The train pulls in, the doors open, passengers alight and make for the stairs. I wait until she boards then step into the next carriage up. I try to erase her face from my mind, but I can’t. Those piercing, almost haunted eyes, those thick, ugly lips, that slick, sick leer on her cadaverous face. I feel physically ill.

Perhaps she is a freak, I tell myself. A sport. A mutant. An albino. But no, she is none of these things: she has had...the Treatment. I’ve heard about it, read about it, but this is the first (and hopefully the last) time I’ve seen it. How could she? How could anyone? Does she think it changes anything?

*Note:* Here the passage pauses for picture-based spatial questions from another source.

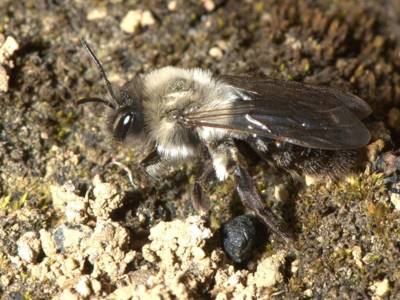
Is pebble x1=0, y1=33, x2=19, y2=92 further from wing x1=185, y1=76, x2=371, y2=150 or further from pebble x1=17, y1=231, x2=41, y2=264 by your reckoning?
wing x1=185, y1=76, x2=371, y2=150

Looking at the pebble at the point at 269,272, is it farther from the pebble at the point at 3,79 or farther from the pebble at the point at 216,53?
the pebble at the point at 3,79

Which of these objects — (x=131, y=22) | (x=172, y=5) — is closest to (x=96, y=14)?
(x=131, y=22)

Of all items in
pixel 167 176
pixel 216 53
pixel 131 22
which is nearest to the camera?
pixel 167 176

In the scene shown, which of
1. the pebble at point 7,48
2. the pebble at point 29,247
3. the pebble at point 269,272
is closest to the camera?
the pebble at point 269,272

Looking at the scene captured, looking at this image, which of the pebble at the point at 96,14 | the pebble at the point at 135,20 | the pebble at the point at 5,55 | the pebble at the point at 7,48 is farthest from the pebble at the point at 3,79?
the pebble at the point at 135,20

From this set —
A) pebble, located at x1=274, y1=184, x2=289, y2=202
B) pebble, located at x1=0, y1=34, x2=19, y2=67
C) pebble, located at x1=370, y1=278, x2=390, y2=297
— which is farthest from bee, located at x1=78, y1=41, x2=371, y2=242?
pebble, located at x1=0, y1=34, x2=19, y2=67

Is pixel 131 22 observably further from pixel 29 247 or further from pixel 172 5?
pixel 29 247

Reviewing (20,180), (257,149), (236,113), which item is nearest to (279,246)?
(257,149)
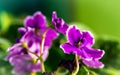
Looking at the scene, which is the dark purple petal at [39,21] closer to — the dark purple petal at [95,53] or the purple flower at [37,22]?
the purple flower at [37,22]

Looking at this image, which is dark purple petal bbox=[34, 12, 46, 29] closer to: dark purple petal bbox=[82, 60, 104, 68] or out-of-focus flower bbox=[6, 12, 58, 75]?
out-of-focus flower bbox=[6, 12, 58, 75]

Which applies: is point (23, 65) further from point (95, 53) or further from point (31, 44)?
point (95, 53)

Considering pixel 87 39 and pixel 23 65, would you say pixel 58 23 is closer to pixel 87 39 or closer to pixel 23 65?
pixel 87 39

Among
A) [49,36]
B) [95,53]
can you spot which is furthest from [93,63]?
[49,36]

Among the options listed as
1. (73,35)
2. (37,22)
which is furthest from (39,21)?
(73,35)

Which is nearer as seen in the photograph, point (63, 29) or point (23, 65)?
point (63, 29)

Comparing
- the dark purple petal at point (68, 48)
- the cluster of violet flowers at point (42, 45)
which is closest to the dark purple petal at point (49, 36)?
the cluster of violet flowers at point (42, 45)

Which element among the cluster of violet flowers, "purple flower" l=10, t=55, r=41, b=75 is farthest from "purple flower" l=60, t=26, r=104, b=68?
"purple flower" l=10, t=55, r=41, b=75
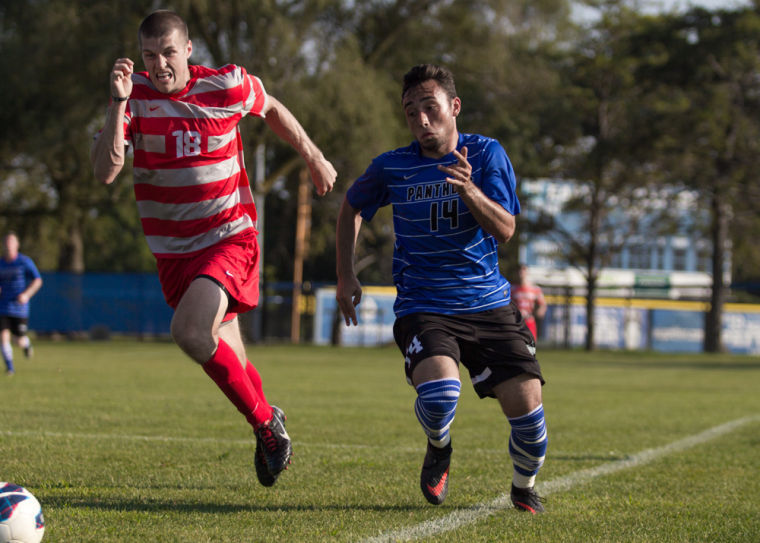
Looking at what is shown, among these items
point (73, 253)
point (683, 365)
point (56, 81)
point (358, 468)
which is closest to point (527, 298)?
point (683, 365)

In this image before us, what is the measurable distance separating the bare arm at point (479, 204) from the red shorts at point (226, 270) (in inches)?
49.0

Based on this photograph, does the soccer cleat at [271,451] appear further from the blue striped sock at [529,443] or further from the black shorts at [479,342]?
the blue striped sock at [529,443]

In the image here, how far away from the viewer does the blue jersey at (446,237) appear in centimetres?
446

I arrive at Baker Street; as I walk up platform 5, Marshall greets me in his loud bass voice and slaps me on the back. I stare into his dark, brown handsome face, eye his fine black moustache, his black though slightly greying hair.

“Hi Granddad!” I say. He’s well under fifty and looks it, but I always take the piss out of his age on account of his always calling me “Boy”.

The train pulls out; she, it, is gone. I hope I never see such an abomination again. Ever.

“Black is beautiful” I say under my breath, almost unconsciously. Or if it isn’t, it was never that ugly.

“You want some tea, Boy?” asks Marshall, “I just made some.”

“Yeah, Granddad. I’ll see you in the mess room. Just have to splash my boots.” (Either that or throw up).

He nods, returns to the mess room. I walk towards the staff toilet, and as I reach the end of the platform the station stating signal changes from red to green.

[The above was written originally as a poem in the 1980s or early 90s about an incident circa 1976.]